Write the next part of the planted-tank forum thread below, picking up right after its last sentence.

======== Text block

We were casualty free for many weeks straight but the streak is finally broken. One CRS died a few days ago and a cory cat died yesterday. Who knows why the CRS died. But, the cory cat was suffering from signs of gill burns. Few days before he died, he was hitting the surface for air quite a bit and totally lost appetite. Then, I saw the gills were turning red. 

Did a water test and found the PH to be around 8 but everything else is in zero range. Dunno why the PH is so high. Previous water tests had the PH under 7. So, I ordered a PH meter off amazon which took a few days to arrive with prime. In the mean time, I did a water change and found that the small rocks I bought at Joanne's that I used at the bottom of the tank is actually leaching lime. So, I removed as many of the rocks as I could without disturbing the rest of the tank which is about 3 hand full.

Finally got the meter yesterday night and used it this morning to find my PH is actually at 6.5. So, it seems my water parameter is fine. I also got the Seachem ammonia alert, and it says my water is "safe" (yes, I've read this product is iffy but only using it to confirm my other tests). So, it's a mystery why the cory cat got gill burn.

Anyways I got a new lens, Rokinon 85mm 1.4. Here's a FTS with the new lens. Tele is too high with the 1.5x crop factor on the D90, so parts of the tank is cropped. Here's a sample at f1.4:


----------



## Green_Flash (Apr 15, 2012)

mystery indeed.

for a foreground plant I am going to suggest C.Parva or MM.


----------



## sayurasem (Jun 17, 2011)

Wow the water is super clear!


----------



## etane (May 14, 2012)

Update time.

Tank shot:










Added more Anubias Nana mini. So, my wife actually bought the first two pots of Anubias Nana from an ebay seller in Taiwan back in May when we both started our glass vase planted tanks. All this time I thought her plant is regular Anubias Nana instead of the mini variety. Then again, I've not found any information about Anubias Nana mini from any other source. But, it's definitely a lot more compact and shorter than the Anubias Nana I bought from Petco. Since my wife accidentally shattered her vase, I've welcomed her Anubias into my tank. The plant proved to be bullet proof as even I have kept it alive all this time. 

Actually, for some crazy reason, all my plants are doing quite well in my tank and I don't even use any CO2 or ferts. Well, I did add some Seachem Comp when I first started this tank but only a few drops. I think the fishes are providing enough ferts, so I've stopped using the Comp. 

Now, my CRS seems to love eating the Staurogyne Repens that I bought about a month ago. All the bottom leaves are chewed up.










I guess I can just put a bunch of Staurogyne Repens in the tank for feeding the shrimps incase I go on a trip. BTW, the pic is taken with a Rokinon 85mm 1.4 with a B+W +5 diopter. I can't seem to get a handle on the focus.

================
======== Given data

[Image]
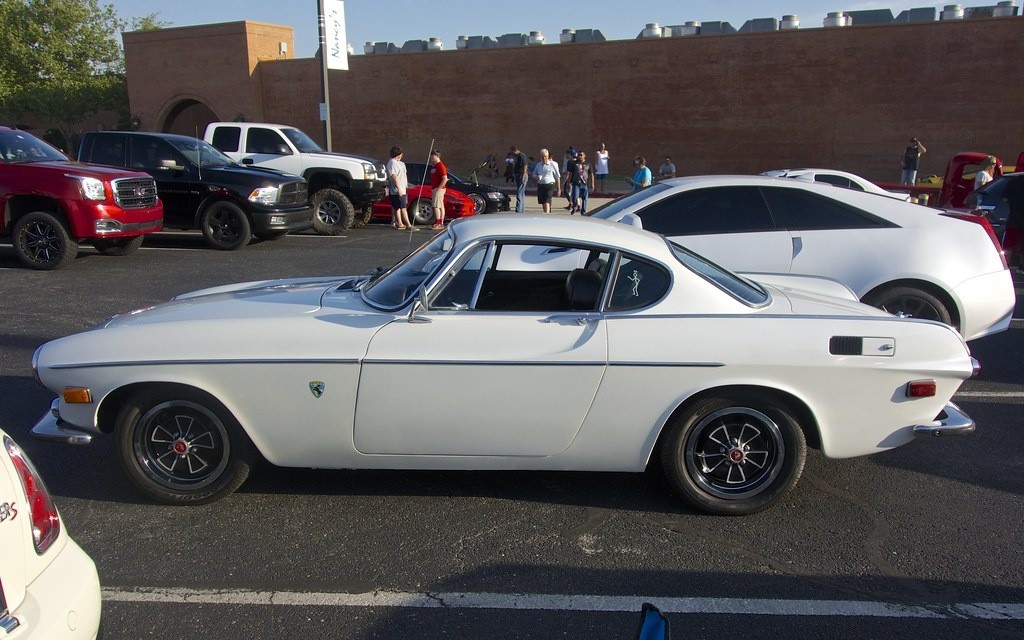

================

▶ Result of the exercise:
Here's one out of maybe a hundred shots that I am somewhat happy with:










I purchased 3 Blue Velvets from Nick about 2 months ago. When I received the shrimps and placed them in a bowl to acclimate, I found a very rambunctious 4th shrimp that came along for the ride. He was too small to be placed in the tank or at least I feared he'd be eaten as he was maybe half a centimeter small at the time. He was placed in a glass vase that's filled with Java moss for about 2 months. I had no idea whether he was still alive as he's too small to be seen in the vase. One day I got curious, so I took all the Java moss out to find him. At first he was no where to be found. I thought he died and started to give up trying to find him. Just as I was about to put the Java moss back, he jumped out from under a rock and started swimming around. By this time he's about 2/3 the size of a juvie, and I have more plants for him to hide, so I dropped him into the big tank. But, afterwards, he's no where to be seen again for a few weeks. Then, a few days ago, he popped out and maybe 30% bigger than when I put him in the tank a few weeks ago:










I thought this baby shrimp would grow up to be blue since he was found in the same bag as the Blue Velvets. But, he looks to be a Snowball. The pic up top is of the kid shrimp and of an older Snowball shrimp.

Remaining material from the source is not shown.